Ezio se acercó sigilosamente todo lo que pudo para oír lo que decían.

—¿Estáis preparados? —preguntó a sus hombres, que asintieron con la cabeza—. Esta es una reunión importante. No me están siguiendo.

Volvieron a asentir, se dividieron y desaparecieron en el Bazar en direcciones diferentes. Ezio sabía que buscarían cualquier rastro de Asesinos entre la multitud, y por un instante en el que se le paró el corazón, uno de los soldados pareció verle, pero entonces aquel momento pasó y el hombre se fue. Esperó todo lo que fue capaz y salió detrás del capitán.

Barleti no avanzó mucho antes de encontrarse con otro jenízaro, un teniente que a simple vista habría parecido un hombre que miraba el escaparate de una tienda de armaduras. Ezio ya se había percatado de que los jenízaros eran las únicas personas a las que los comerciantes no molestaban.

—¿Traes noticias? —preguntó Barleti al acercarse al soldado.

—Manuel acepta reunirse contigo, Tarik. Está esperando junto a la Puerta del Arsenal.

Ezio aguzó el oído ante aquel nombre.

—Es una rata impaciente, ¿no? —dijo Tarik de forma cansina—. Vamos.
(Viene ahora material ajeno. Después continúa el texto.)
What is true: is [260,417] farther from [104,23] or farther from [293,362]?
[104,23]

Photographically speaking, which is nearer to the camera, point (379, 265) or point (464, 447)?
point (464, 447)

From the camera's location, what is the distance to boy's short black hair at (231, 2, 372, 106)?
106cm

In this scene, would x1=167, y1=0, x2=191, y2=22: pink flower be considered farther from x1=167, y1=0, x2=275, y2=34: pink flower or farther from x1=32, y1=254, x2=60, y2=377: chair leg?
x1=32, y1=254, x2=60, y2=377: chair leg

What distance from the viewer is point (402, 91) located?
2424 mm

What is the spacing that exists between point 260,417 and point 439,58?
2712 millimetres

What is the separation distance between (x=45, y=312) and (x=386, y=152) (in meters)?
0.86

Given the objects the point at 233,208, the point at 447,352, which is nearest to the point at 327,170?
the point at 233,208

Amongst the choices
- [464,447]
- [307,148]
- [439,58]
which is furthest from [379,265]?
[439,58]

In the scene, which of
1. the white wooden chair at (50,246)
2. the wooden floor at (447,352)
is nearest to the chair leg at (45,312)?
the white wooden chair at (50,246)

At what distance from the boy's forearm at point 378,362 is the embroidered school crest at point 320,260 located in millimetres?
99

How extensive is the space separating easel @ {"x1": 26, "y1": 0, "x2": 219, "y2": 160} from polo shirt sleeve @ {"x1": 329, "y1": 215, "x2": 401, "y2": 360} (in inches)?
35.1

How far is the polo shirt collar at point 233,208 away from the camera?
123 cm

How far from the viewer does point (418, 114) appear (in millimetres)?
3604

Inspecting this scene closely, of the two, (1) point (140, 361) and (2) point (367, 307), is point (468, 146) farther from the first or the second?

Se pusieron en marcha y salieron del Bazar hacia las calles de la ciudad. Había un largo camino hasta el Arsenal, que estaba situado en la cara norte del Cuerno de Oro, allá al oeste, pero por lo visto no iban a tomar ningún tipo de transporte, así que Ezio les siguió a pie. Un par de kilómetros más allá, cuando cogieran el ferry para cruzar el Cuerno, debía tener cuidado. Pero su tarea la facilitaba el hecho de que los dos hombres estaban enfrascados en una conversación, que pudo oír Ezio en gran parte. No costaba pasar desapercibido en aquellas calles abarrotadas de gente de todos los sitios de Europa y Asia.

—¿Cómo estaba Manuel? ¿Nervioso? ¿Se mostraba cauto? —preguntó Tarik.

—Como de costumbre. Impaciente y descortés.

—Hmm. Supongo que lo tiene bien merecido. ¿Ha habido algún parte del sultán?

—Las últimas noticias llegaron hace una semana. La carta de Bayezid era breve y estaba llena de tristes novedades.

Tarik negó con la cabeza.

—No me imagino estar así, enfrentado con mi propio hijo.